• **GOAL**
Rewrite the rows below in full, starting at the line containing "What is the measurable" and ending at the line containing "122 centimetres", both lines included. Keep all wording as it is, but multiply every distance value in the answers by 0.35 and round each result to a whole number, with halves rounded up.

----- RECORDS FOR THE TASK

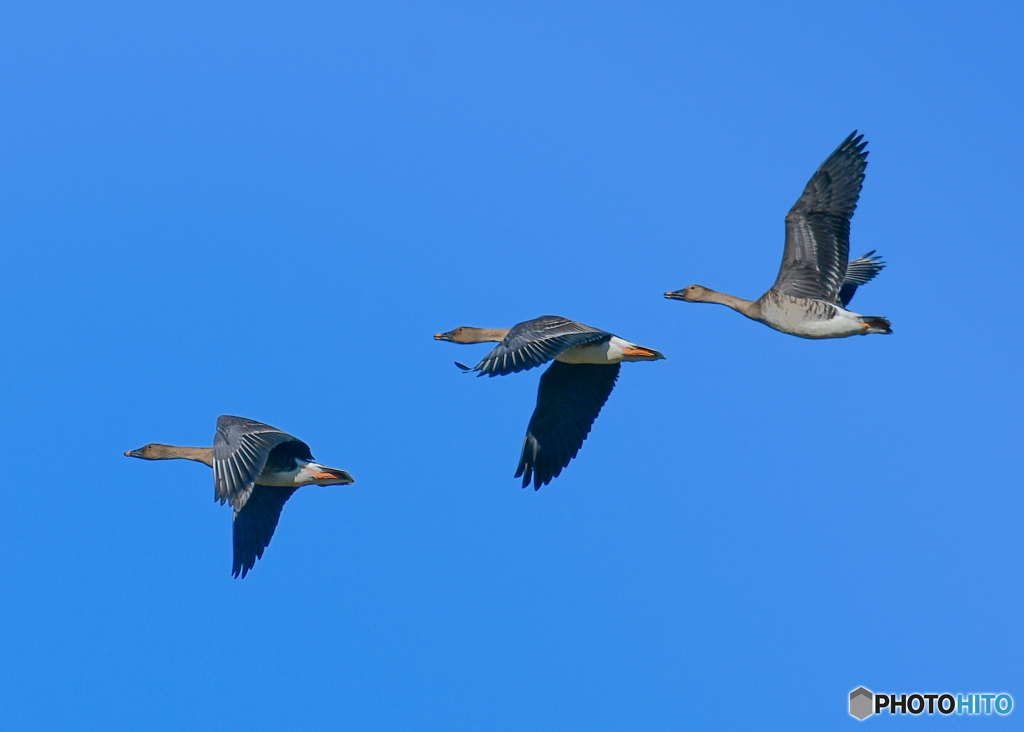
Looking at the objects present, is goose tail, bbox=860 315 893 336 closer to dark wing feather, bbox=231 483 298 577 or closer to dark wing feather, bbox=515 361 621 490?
dark wing feather, bbox=515 361 621 490

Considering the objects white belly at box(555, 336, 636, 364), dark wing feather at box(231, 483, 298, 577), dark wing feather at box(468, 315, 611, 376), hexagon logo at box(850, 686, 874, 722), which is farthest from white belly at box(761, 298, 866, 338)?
dark wing feather at box(231, 483, 298, 577)

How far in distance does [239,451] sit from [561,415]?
18.3ft

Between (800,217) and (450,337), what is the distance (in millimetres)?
6586

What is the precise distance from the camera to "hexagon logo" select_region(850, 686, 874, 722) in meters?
19.0

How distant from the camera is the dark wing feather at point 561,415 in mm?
20453

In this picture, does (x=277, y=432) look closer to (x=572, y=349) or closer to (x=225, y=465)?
(x=225, y=465)

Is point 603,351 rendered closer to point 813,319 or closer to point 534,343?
point 534,343

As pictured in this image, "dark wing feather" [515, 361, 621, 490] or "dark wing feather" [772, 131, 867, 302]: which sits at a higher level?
"dark wing feather" [772, 131, 867, 302]

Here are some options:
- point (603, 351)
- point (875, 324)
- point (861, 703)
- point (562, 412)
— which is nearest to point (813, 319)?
point (875, 324)

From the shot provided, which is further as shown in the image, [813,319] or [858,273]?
[858,273]

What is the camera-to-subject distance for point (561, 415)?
2058 cm

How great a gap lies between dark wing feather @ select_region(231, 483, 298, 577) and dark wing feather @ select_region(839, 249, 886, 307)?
10750 mm

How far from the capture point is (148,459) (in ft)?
72.7

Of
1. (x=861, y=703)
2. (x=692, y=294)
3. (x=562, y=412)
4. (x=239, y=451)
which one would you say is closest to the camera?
(x=239, y=451)
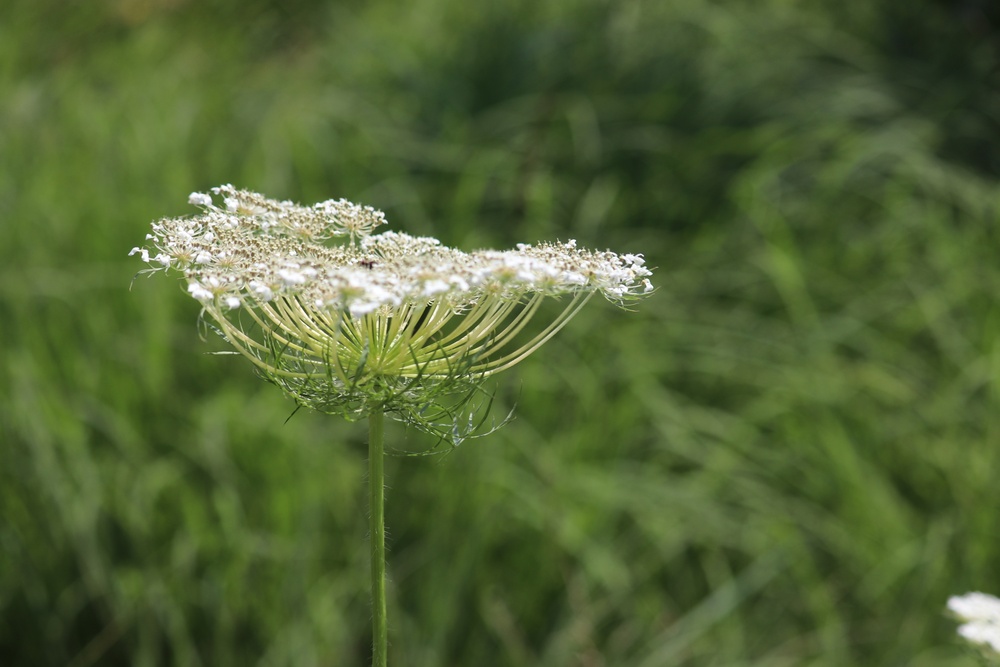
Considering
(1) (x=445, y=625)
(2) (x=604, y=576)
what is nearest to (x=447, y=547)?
(1) (x=445, y=625)

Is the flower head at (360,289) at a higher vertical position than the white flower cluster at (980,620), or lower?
higher

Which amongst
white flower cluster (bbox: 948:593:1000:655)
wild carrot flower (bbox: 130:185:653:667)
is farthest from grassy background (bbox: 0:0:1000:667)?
wild carrot flower (bbox: 130:185:653:667)

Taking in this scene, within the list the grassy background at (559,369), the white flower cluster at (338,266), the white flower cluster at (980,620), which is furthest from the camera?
the grassy background at (559,369)

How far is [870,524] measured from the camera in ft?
10.7

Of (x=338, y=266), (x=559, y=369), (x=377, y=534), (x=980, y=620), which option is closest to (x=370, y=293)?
(x=338, y=266)

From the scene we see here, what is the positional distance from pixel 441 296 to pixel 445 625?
6.54ft

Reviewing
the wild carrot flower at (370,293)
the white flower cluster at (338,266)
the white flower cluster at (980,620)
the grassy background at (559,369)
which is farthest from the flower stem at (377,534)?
the grassy background at (559,369)

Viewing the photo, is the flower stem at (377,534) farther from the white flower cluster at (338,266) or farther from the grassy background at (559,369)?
the grassy background at (559,369)

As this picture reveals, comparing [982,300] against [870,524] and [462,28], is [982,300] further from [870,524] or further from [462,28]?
[462,28]

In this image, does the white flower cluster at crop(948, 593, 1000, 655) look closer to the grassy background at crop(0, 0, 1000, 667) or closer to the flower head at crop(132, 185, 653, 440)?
the flower head at crop(132, 185, 653, 440)

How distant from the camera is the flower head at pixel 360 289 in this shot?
0.97 m

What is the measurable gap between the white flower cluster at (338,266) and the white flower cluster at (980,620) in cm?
70

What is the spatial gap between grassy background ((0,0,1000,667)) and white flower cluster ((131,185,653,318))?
122 centimetres

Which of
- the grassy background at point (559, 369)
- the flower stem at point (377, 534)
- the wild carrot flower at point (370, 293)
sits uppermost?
the grassy background at point (559, 369)
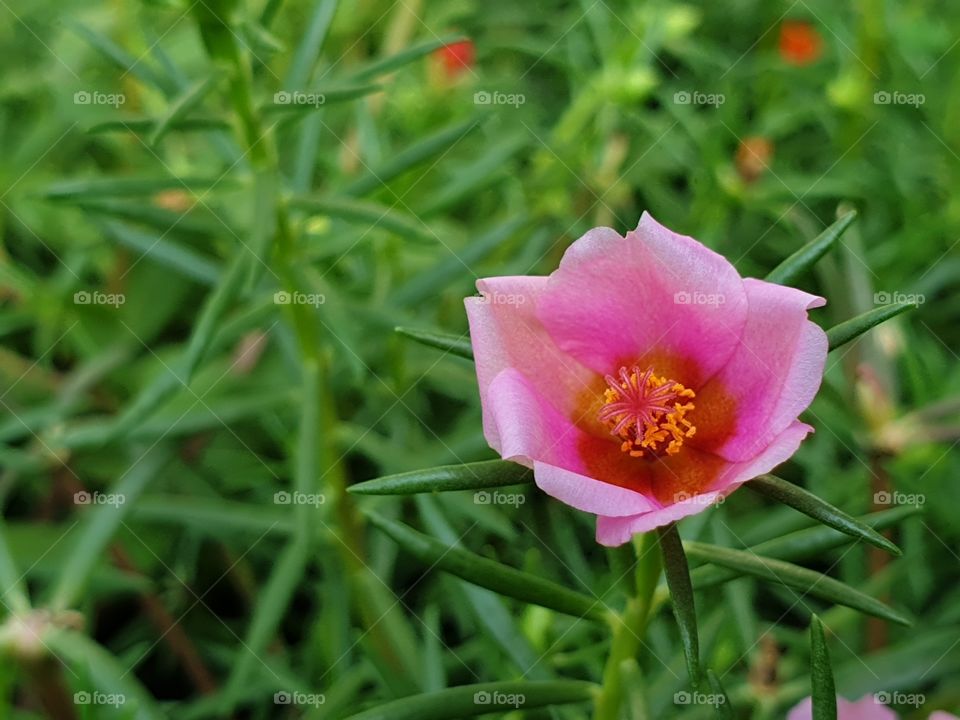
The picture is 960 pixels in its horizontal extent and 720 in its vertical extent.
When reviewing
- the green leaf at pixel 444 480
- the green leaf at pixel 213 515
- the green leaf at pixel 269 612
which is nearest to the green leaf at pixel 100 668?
the green leaf at pixel 269 612

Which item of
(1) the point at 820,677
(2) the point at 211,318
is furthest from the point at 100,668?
(1) the point at 820,677

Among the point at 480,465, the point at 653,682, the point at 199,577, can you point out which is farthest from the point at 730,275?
the point at 199,577

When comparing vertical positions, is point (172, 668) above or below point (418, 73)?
below

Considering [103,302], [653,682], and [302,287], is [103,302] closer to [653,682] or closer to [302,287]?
[302,287]

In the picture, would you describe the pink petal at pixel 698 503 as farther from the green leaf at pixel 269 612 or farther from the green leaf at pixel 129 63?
the green leaf at pixel 129 63

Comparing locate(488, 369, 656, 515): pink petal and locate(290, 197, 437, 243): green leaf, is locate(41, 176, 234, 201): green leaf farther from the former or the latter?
locate(488, 369, 656, 515): pink petal
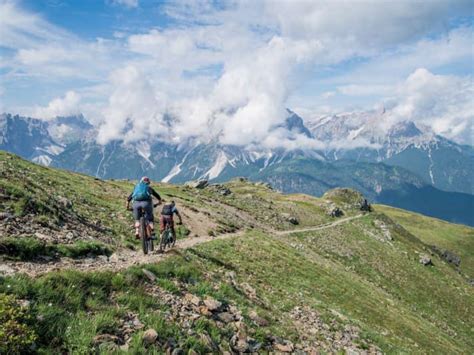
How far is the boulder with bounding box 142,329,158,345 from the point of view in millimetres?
10312

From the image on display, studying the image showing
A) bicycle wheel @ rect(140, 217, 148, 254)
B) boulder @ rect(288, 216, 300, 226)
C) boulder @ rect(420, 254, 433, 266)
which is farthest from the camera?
boulder @ rect(288, 216, 300, 226)

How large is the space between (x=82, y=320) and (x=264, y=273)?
1911 centimetres

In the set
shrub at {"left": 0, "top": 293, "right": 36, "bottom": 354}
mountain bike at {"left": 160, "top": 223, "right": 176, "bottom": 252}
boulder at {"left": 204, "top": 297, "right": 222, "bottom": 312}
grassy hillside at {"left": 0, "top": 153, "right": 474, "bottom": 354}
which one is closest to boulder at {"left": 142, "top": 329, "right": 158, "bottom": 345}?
grassy hillside at {"left": 0, "top": 153, "right": 474, "bottom": 354}

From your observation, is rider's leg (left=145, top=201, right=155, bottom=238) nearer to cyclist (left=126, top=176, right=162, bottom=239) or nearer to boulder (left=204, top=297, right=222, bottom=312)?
cyclist (left=126, top=176, right=162, bottom=239)

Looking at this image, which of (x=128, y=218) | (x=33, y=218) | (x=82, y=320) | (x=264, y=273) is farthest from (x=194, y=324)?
(x=128, y=218)

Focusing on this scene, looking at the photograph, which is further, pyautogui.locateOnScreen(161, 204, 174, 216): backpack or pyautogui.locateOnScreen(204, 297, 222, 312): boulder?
pyautogui.locateOnScreen(161, 204, 174, 216): backpack

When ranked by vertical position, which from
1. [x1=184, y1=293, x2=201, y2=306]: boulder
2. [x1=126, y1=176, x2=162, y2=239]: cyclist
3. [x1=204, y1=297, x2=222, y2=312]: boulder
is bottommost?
[x1=204, y1=297, x2=222, y2=312]: boulder

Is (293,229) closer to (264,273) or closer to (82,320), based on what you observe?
(264,273)

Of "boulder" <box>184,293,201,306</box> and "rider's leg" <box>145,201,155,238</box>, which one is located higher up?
"rider's leg" <box>145,201,155,238</box>

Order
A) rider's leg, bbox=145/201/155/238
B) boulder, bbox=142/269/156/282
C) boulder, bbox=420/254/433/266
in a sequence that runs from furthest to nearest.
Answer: boulder, bbox=420/254/433/266
rider's leg, bbox=145/201/155/238
boulder, bbox=142/269/156/282

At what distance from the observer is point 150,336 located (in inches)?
411

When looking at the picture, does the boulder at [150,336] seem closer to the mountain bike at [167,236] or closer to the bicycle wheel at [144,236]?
the bicycle wheel at [144,236]

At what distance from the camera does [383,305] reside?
34.8m

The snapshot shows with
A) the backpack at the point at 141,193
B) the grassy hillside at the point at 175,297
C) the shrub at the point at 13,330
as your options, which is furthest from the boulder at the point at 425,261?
the shrub at the point at 13,330
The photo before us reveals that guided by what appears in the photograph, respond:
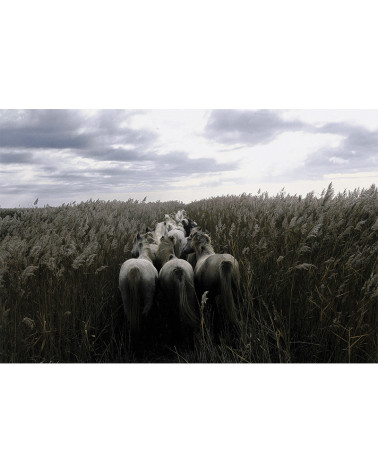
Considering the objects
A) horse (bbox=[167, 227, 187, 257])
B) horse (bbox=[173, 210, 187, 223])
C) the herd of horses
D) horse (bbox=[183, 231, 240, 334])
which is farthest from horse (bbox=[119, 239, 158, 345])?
horse (bbox=[173, 210, 187, 223])

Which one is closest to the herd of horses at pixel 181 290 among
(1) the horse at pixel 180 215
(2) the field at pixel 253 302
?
(2) the field at pixel 253 302

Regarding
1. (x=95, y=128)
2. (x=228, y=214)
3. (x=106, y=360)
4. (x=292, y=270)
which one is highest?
(x=95, y=128)

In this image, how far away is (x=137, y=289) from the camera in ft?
9.54

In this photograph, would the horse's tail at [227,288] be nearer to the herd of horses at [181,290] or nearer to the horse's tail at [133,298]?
the herd of horses at [181,290]

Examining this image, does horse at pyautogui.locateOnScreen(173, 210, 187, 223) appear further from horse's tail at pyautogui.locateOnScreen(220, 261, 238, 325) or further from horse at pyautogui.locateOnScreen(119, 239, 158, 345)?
horse's tail at pyautogui.locateOnScreen(220, 261, 238, 325)

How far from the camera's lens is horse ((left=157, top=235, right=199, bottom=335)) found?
283cm

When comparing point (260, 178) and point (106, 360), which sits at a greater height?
point (260, 178)

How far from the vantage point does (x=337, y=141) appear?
11.5 feet

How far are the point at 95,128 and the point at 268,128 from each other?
5.24 feet

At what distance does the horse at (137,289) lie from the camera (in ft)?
9.48

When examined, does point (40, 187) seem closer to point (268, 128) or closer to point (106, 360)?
point (106, 360)

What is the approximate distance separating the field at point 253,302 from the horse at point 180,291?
0.38ft

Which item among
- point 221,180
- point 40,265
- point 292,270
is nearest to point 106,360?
point 40,265

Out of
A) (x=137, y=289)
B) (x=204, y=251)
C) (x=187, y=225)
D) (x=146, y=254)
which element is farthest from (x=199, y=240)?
(x=187, y=225)
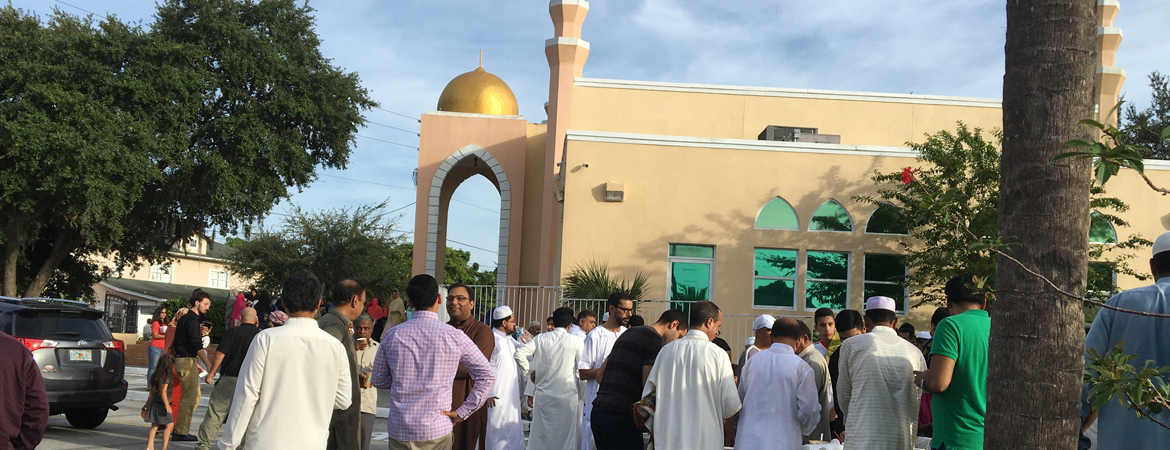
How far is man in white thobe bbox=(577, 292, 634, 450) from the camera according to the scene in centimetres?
926

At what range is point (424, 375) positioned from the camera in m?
5.79

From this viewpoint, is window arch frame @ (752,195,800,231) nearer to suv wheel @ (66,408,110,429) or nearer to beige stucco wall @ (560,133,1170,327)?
beige stucco wall @ (560,133,1170,327)

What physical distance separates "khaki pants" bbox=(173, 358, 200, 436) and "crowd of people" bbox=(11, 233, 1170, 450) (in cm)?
115

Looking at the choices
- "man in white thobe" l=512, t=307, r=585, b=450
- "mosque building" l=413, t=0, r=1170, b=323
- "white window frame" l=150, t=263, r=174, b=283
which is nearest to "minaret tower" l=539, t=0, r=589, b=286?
"mosque building" l=413, t=0, r=1170, b=323

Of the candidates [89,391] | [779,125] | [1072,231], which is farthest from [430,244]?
[1072,231]

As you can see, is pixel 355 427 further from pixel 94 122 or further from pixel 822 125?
pixel 94 122

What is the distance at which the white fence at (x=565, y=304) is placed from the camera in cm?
1811

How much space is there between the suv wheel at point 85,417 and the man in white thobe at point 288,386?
7949 mm

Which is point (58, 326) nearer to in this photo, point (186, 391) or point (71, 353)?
point (71, 353)

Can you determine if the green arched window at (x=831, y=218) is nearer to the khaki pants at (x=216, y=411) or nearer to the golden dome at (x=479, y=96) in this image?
the golden dome at (x=479, y=96)

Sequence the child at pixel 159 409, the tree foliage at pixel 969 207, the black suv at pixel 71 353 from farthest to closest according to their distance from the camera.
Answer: the tree foliage at pixel 969 207
the black suv at pixel 71 353
the child at pixel 159 409

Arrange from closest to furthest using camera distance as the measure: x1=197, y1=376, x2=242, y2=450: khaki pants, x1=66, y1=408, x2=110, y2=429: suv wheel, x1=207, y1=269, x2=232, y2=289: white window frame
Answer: x1=197, y1=376, x2=242, y2=450: khaki pants → x1=66, y1=408, x2=110, y2=429: suv wheel → x1=207, y1=269, x2=232, y2=289: white window frame

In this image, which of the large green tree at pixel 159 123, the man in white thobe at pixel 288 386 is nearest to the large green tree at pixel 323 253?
the large green tree at pixel 159 123

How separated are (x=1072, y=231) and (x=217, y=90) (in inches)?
1155
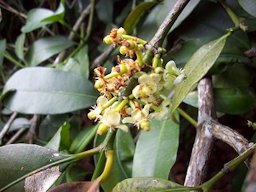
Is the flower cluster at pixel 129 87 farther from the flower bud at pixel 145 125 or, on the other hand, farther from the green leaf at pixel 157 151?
the green leaf at pixel 157 151

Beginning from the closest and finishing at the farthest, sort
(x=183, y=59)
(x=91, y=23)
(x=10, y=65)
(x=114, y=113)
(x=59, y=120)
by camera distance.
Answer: (x=114, y=113) → (x=183, y=59) → (x=59, y=120) → (x=91, y=23) → (x=10, y=65)

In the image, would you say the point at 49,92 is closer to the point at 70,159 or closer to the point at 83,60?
the point at 83,60

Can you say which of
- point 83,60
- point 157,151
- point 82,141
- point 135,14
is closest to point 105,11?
point 83,60

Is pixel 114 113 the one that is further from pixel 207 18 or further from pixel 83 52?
pixel 83 52

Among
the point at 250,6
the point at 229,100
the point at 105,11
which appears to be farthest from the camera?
the point at 105,11

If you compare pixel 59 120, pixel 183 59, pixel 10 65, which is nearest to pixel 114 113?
pixel 183 59

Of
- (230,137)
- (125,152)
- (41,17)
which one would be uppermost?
(41,17)

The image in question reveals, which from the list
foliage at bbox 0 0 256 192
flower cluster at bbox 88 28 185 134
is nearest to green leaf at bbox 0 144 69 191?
foliage at bbox 0 0 256 192
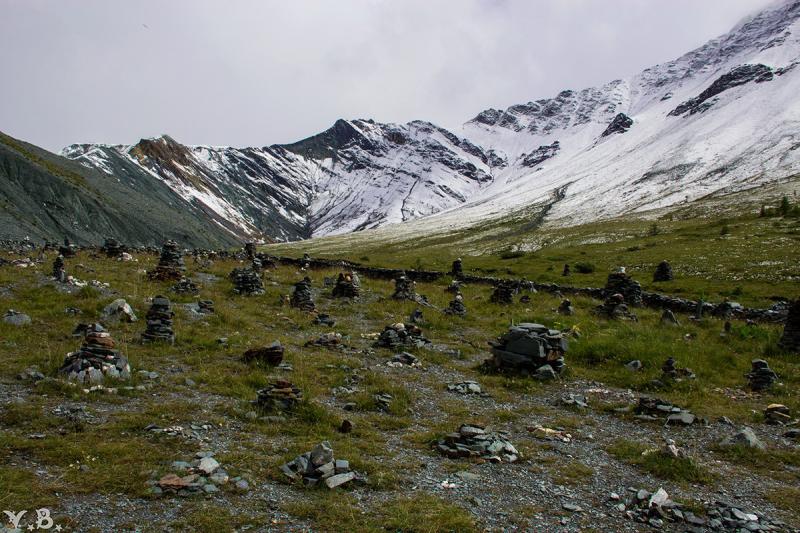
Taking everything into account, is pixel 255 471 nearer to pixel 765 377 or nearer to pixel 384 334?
pixel 384 334

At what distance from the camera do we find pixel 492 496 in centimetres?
928

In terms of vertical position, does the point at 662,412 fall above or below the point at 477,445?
below

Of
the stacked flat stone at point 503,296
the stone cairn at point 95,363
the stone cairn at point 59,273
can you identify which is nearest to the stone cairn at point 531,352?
the stone cairn at point 95,363

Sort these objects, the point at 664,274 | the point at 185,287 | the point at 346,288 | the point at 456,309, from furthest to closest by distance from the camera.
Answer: the point at 664,274 < the point at 346,288 < the point at 456,309 < the point at 185,287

----------

• **SOLUTION TO THIS PROBLEM**
What is the measurable gap between the white flower cluster at (338,266) and the white flower cluster at (980,620) in cm?
25

What is the spatial gap between grassy background ((0,0,1000,667)) and white flower cluster ((131,185,653,318))?
43 centimetres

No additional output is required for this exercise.